Tais dificuldades, até certo ponto previsíveis, conduzem-nos ao questionamento sobre a legitimidade da propriedade intelectual ou autoral. Considerando que o Ecad tem cobrado até mesmo de quem instala um rádio ou TV em seu estabelecimento – mesmo que estes próprios já lhe paguem os direitos autorais – vamos imaginar um extremo no qual um táxi ou mesmo um carro particular sintonize um canal de rádio, para agrado não só do motorista, mas também dos passageiros! Ou, ainda mais, vamos imaginar as festas particulares, onde são tocados os discos dos cantores preferidos. Que tal cobrar direitos autorais do sujeito que assobia uma música dentro de um ônibus lotado?
Há um outro fato bem interessante, ligado ao direito de propriedade de desenho industrial. Quando estes tipos derivados de direito de propriedade ainda não eram objeto de tanto preciosismo, os carros de antigamente, aqueles desenhados à mão e moldados em argila (clay), eram bastante diferentes uns dos outros. Mesmo num mercado ridiculamente fechado como era o Brasil, podíamos constatar grandes diferenças entre os modelos: um Opala era muito diferente de um Maverick, que era muito diferente de um Dodge Dart, que era muito diferente de um Brasília. Hoje, as silhuetas dos automóveis são praticamente indistinguíveis. Basicamente, um carro atual tem a forma de um ovo deitado. Os caros pequenos são ovos de galinha, e os SUV, de ganso. Mas, e os sedans? Mera anomalia genética do ovo: um ovo de duas pontas!
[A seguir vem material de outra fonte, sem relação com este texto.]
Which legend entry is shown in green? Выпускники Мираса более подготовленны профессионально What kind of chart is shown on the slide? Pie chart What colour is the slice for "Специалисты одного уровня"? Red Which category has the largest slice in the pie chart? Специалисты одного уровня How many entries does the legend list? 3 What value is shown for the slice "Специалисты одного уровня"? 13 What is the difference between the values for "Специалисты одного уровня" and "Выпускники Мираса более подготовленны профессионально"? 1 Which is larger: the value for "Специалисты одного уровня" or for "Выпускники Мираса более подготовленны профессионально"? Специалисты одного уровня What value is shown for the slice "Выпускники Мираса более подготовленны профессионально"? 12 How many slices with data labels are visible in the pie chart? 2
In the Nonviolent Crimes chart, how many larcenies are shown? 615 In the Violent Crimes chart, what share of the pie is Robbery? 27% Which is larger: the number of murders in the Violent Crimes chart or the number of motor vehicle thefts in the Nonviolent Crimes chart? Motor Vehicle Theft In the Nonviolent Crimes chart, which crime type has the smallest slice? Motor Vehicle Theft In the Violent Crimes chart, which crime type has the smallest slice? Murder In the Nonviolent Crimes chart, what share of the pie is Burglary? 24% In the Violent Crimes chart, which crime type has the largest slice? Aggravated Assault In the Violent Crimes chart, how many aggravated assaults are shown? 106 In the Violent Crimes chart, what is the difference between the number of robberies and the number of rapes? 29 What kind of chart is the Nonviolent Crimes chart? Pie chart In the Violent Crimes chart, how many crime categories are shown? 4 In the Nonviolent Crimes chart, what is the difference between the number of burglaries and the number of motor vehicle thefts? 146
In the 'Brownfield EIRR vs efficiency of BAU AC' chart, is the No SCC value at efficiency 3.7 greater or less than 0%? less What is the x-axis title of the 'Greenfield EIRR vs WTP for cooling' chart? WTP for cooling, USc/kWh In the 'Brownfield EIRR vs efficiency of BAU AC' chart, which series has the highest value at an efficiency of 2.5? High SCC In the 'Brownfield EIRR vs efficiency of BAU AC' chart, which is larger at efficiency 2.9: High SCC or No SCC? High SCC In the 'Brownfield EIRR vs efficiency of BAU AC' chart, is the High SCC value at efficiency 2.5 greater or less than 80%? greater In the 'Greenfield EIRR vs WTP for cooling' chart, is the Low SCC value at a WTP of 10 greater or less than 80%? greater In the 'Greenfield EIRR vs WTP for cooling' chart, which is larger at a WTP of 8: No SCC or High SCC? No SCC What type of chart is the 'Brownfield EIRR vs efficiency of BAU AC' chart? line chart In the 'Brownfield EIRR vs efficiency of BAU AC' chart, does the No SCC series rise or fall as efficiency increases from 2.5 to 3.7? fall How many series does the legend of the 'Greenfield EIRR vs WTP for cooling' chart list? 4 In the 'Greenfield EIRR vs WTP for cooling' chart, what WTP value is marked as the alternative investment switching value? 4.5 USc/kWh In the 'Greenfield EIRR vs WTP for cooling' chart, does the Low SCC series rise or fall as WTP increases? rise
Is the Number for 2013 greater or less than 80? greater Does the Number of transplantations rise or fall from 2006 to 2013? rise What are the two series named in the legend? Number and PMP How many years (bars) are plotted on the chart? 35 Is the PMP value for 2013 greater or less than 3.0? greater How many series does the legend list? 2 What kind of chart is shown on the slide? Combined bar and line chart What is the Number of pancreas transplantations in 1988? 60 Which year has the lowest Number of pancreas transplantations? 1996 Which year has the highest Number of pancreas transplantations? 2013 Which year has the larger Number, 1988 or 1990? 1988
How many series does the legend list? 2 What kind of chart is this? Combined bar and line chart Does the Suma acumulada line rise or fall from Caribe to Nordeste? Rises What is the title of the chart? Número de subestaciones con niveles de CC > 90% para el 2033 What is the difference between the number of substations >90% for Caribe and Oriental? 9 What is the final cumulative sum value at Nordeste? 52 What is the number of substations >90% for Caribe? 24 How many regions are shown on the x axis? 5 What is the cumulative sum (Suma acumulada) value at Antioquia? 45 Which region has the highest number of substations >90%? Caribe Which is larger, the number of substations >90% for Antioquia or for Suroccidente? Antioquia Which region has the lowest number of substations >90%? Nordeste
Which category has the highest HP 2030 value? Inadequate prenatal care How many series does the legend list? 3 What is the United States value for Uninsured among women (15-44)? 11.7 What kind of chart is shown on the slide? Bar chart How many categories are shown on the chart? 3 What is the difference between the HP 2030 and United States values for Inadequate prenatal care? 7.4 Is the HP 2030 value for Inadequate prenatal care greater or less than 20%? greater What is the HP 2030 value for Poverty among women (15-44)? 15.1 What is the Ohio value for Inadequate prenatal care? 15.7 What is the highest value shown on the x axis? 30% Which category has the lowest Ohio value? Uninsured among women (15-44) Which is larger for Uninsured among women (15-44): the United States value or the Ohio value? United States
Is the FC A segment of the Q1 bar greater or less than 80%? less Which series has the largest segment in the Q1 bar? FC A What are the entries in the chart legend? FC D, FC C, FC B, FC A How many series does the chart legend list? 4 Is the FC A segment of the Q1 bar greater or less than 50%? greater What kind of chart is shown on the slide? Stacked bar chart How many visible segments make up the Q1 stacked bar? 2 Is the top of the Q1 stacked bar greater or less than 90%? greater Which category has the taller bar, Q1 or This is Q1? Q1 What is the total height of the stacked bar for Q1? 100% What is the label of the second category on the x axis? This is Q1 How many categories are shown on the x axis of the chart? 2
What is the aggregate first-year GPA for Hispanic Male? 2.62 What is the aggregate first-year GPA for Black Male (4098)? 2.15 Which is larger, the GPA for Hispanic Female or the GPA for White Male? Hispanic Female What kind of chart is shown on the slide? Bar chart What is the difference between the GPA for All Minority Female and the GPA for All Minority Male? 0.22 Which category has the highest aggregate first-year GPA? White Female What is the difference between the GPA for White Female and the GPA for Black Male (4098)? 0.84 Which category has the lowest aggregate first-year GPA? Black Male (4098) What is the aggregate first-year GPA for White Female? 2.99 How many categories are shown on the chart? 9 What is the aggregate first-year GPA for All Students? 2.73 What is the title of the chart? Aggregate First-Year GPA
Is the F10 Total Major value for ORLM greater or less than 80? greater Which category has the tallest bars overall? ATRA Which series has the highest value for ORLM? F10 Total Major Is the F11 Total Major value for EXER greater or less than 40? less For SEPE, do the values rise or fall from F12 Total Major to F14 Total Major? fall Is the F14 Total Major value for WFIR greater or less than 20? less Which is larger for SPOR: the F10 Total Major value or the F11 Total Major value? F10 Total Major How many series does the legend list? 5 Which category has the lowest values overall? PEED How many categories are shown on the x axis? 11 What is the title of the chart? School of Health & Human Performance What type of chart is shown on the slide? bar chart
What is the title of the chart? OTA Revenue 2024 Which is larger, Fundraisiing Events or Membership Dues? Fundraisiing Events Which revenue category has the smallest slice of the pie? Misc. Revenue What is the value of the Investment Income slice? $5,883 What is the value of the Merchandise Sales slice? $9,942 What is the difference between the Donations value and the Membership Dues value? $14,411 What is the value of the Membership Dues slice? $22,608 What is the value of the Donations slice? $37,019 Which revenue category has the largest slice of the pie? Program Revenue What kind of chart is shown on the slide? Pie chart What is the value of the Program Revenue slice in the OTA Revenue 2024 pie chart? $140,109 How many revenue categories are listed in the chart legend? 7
Isto tudo, claro, sem falar dos automóveis piratas chineses, cópias ipsis literis descaradas de modelos consagrados.
Porém, o que há de mais paradoxal neste contexto é que, pari passu às cada vez mais extravagantes exações do Ecad, a fazer dos direitos autorais uma espécie de super-propriedade, o autêntico direito de propriedade, isto é, o direito de propriedade de bens físicos, nunca se viu tão diáfano, e diga-se, não sem uma poderosa contribuição justamente por parte da classe artística. “A burguesia fede!...A burguesia quer ficar rica...enquanto houver burguesia, não haverá poesia...”, cantava o Cazuza, que ainda exclamava: “eu sou burguês, mas eu sou artista”! Um artista que, bem representativo dos da sua classe, não se vexaria em tirar um pirulito da boca de uma menininha que cantasse uma de suas músicas, como cobrança a título de direito autoral, bem se diga! 

Um comentário:

  1. Quem tiver criado algo que se enquadre como um produto intelectual, o melhor que tem a fazer para protegê-lo contra a “pirataria”, praticada pelas pessoas que poderiam valorizá-lo, é escondê-lo no fundo de um baú, chaveá-lo e jogar fora a chave. No mundo artístico muita gente foi vítima disto, e hoje amargam o esquecimento. No entanto outros, cujos herdeiros não se deixaram levar pela sanha da propriedade intelectual, continuam vivos como o Elvis, o AbbA e o Agnaldo Timóteo, que resolveu produzir e vender os próprios discos, se mantendo ativo na carreira. Afinal, o que tem valor é o produto na mão do freguês, e não no baú do “proprietário”.